The Journal of Steroid Biochemistry and Molecular Biology; online 27 September 2013
Davaasambuu Ganmaa gdavaasa at hsph.harvard.edu
Michael F. Holick, Janet W. Rich-Edwards, A. Lindsay Frazier, Dambadarjaa Davaalkham, Boldbaatar Ninjin, Craig Janes, Robert N. Hoover, Rebecca Troisi
- Departments of Nutrition (DG) and Epidemiology (JRE), Harvard School of Public Health, Boston, MA;
- Channing Laboratory, Department of Medicine (DG), and Connors Center for Women's Health and Gender Biology, Brigham and Women's Hospital (JRE), Harvard Medical School;
- Departments of Medicine, Physiology and Biophysics, Vitamin D, Skin and Bone Research Laboratory and Biologic Effects of Light Research Center, Boston University Medical Center (MFH);
- Department of Pediatric Oncology, Dana Farber Children's Cancer Center (ALF); Health Sciences University of Mongolia, Ulaanbaatar, Mongolia (DD, BN);
- Faculty of Health Sciences, Simon Fraser University (CJ); Division of Cancer Epidemiology and Genetics, National Cancer Institute, U.S. Department of Health and Human Services (RNH, RT)
- We reported vitamin D levels in two populations of healthy Mongolian women: urban born and rural born.
- We documented lowest vitamin D levels in the world.
- We also showed severe prevalence of vitamin D deficiency.
- No vitamin D fortified and/or vitamin D rich food available in the country.
- Actions to improve vitamin D levels are required in this specific population.
Vitamin D production is critical not only for rickets prevention but for its role in several chronic diseases of adulthood. Maternal vitamin D status also has consequences for the developing fetus.

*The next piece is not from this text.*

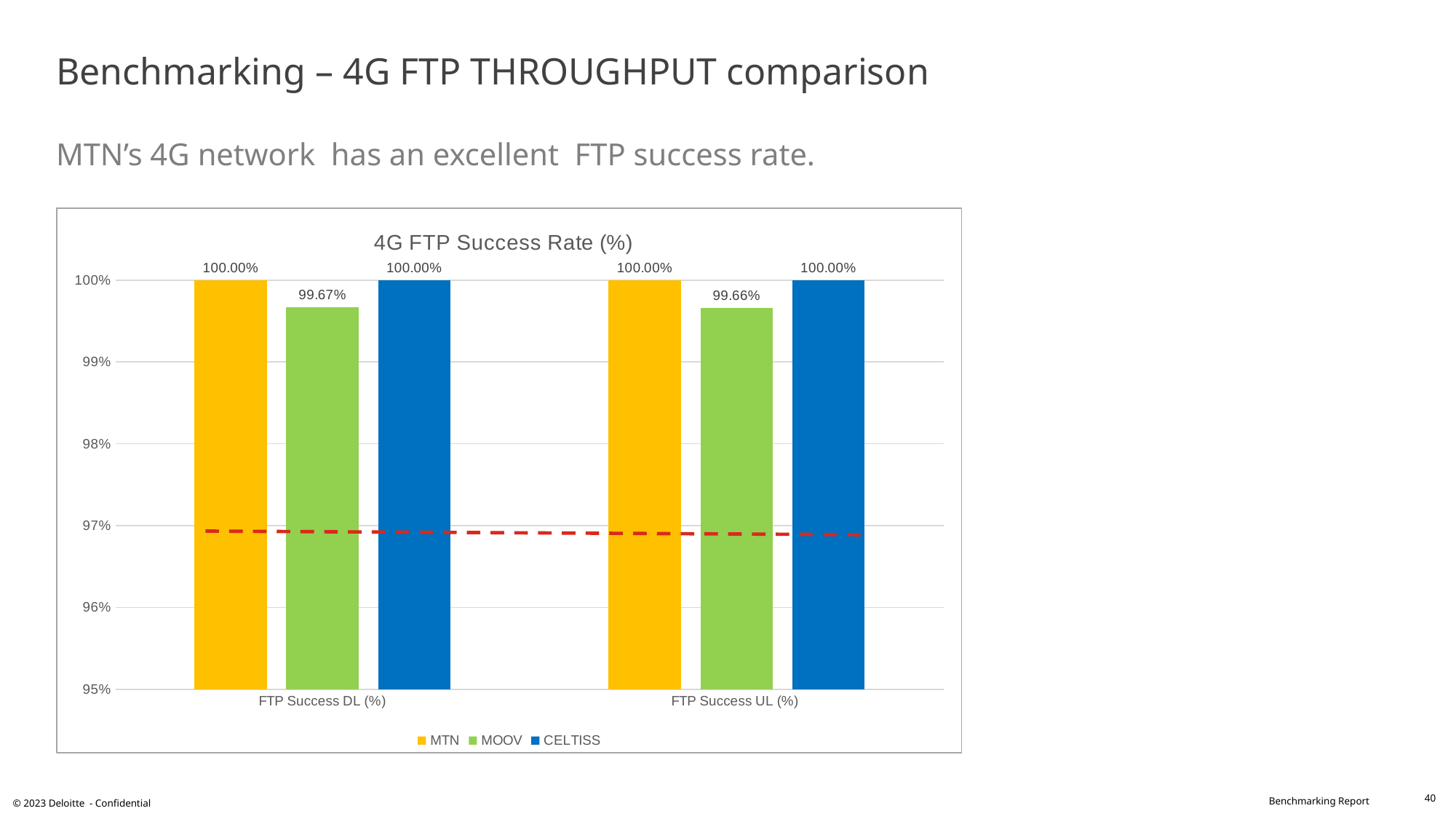
What is the value for CELTISS in the FTP Success DL (%) category? 100.00% What is the value for MOOV in the FTP Success UL (%) category? 99.66% What is the title of the chart? 4G FTP Success Rate (%) What is the difference between CELTISS and MOOV in the FTP Success UL (%) category? 0.34% What is the difference between MTN and MOOV in the FTP Success DL (%) category? 0.33% Which is larger, MTN's value or MOOV's value in the FTP Success UL (%) category? MTN Which operator has the lowest value in the FTP Success UL (%) category? MOOV What is the value for MTN in the FTP Success UL (%) category? 100.00% What is the value for MOOV in the FTP Success DL (%) category? 99.67% How many series does the legend list? 3 What kind of chart is shown on the slide? Bar chart Which operator has the lowest value in the FTP Success DL (%) category? MOOV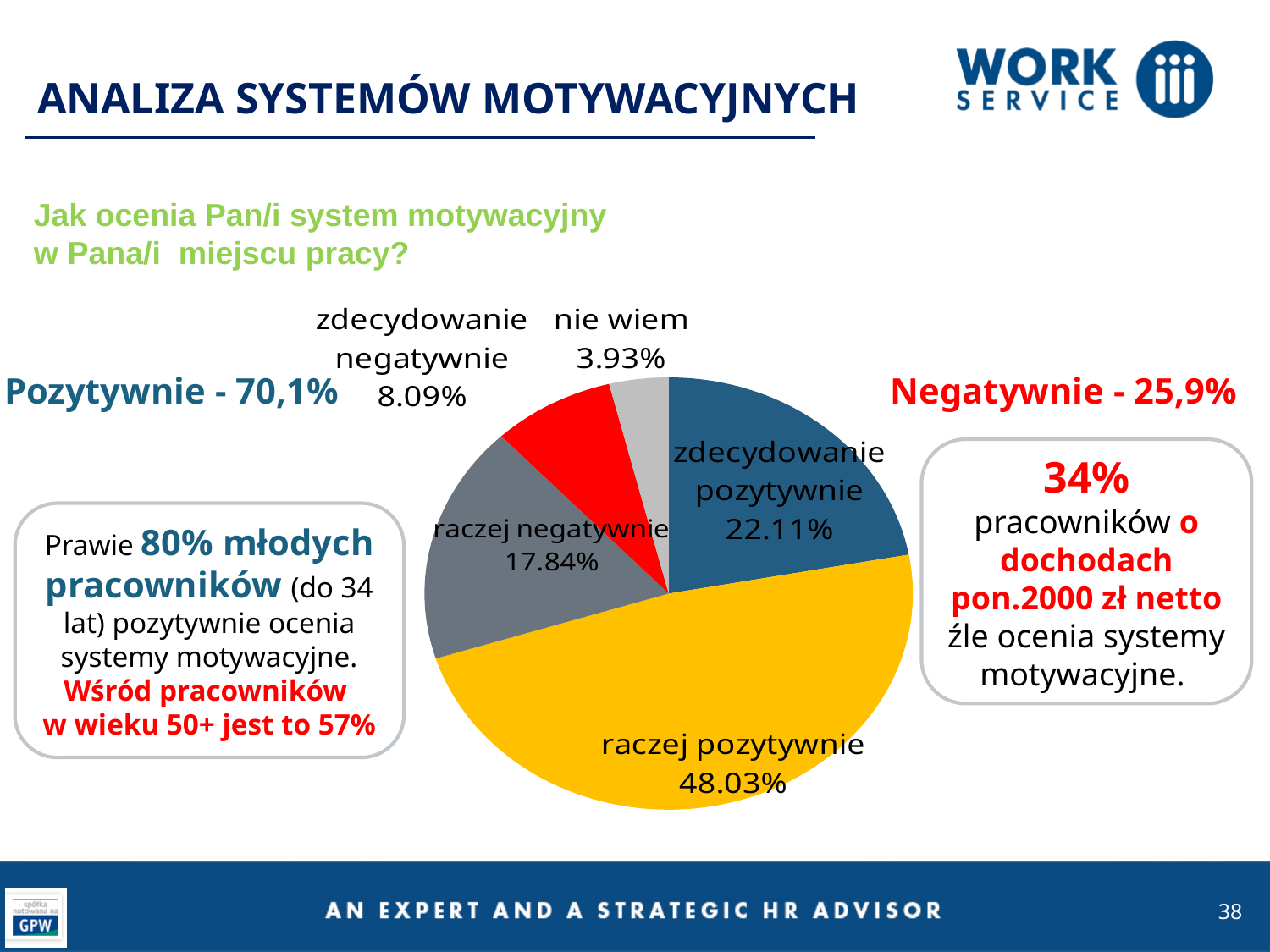
What percentage of respondents answered "raczej pozytywnie"? 48.03% What percentage of respondents answered "zdecydowanie pozytywnie"? 22.11% What type of chart is shown on the slide? pie chart What percentage of respondents answered "zdecydowanie negatywnie"? 8.09% What is the difference in percentage points between "raczej pozytywnie" and "zdecydowanie pozytywnie"? 25.92% What percentage of respondents answered "nie wiem"? 3.93% What percentage of respondents answered "raczej negatywnie"? 17.84% Which answer category has the smallest share of the pie? nie wiem Which answer category has the largest share of the pie? raczej pozytywnie How many slices does the pie chart have? 5 What colour is the "raczej pozytywnie" slice? yellow Which is larger: the share for "raczej negatywnie" or for "zdecydowanie negatywnie"? raczej negatywnie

This study assessed the prevalence of vitamin D deficiency (serum 25-hydroxyvitamin D [25(OH)D] < 20 ng/ml) and insufficiency [25(OH)D = 20-29 ng/ml] in spring, among reproductive age Mongolian women.
Blood was drawn in March and April, 2009 from 420 Mongolian women, 18–44 years of age. Serum 25(OH)D concentrations were measured, anthropometric measurements were performed and information was collected by interview on lifestyle, dietary and reproductive factors. Logarithm-transformed 25(OH)D levels were compared across risk factor categories by analysis of variance. Linear regression analysis was used to assess the independent associations of factors with vitamin D status. Cutaneous vitamin D3 synthesis was assessed between December and July using a standard 7-dehydrocholesterol ampoule model.
The vast majority of women 415 (98.8%) had serum 25(OH)D <20 ng/ml (50 nmol/l) with an additional 4 women (<1%) in the insufficient range (20-29 ng/ml); only one women (0.2%) had sufficient levels (>30 ng/ml or 75 nmol/l). 25(OH)D concentrations were positively and independently associated with educational status and use of vitamin D supplements, but not with other demographic, lifestyle, reproductive, or anthropometric factors. 25(OH)D levels were not associated with dietary factors in this population, as there is little access to foods containing vitamin D in Mongolia. No production of previtamin D3 was observed until March and was maximally effective in April and was sustained through July.
These data suggest that the prevalence of vitamin D deficiency in spring among reproductive age women in Mongolia is high. Given the lack of naturally vitamin D-rich food in the diet and limited use of vitamin D supplements, food fortification and/or supplementation with vitamin D should be considered among these women.
- Dark skin
- No vitamin D fortifiction of foods
- No local foods with vitamin D
- No vitamin D supplements
- Extremely cold climate - so little skin exposed to the sun (average temperature year-round is 32 degrees F in their capital)
Thus Mongolia, not surprisingly, has the highest rate of rickets in the world: approx 60% of all infants.
They most likely used to have OK levels of vitamin D
They used to have their animals out of doors getting vitamin D.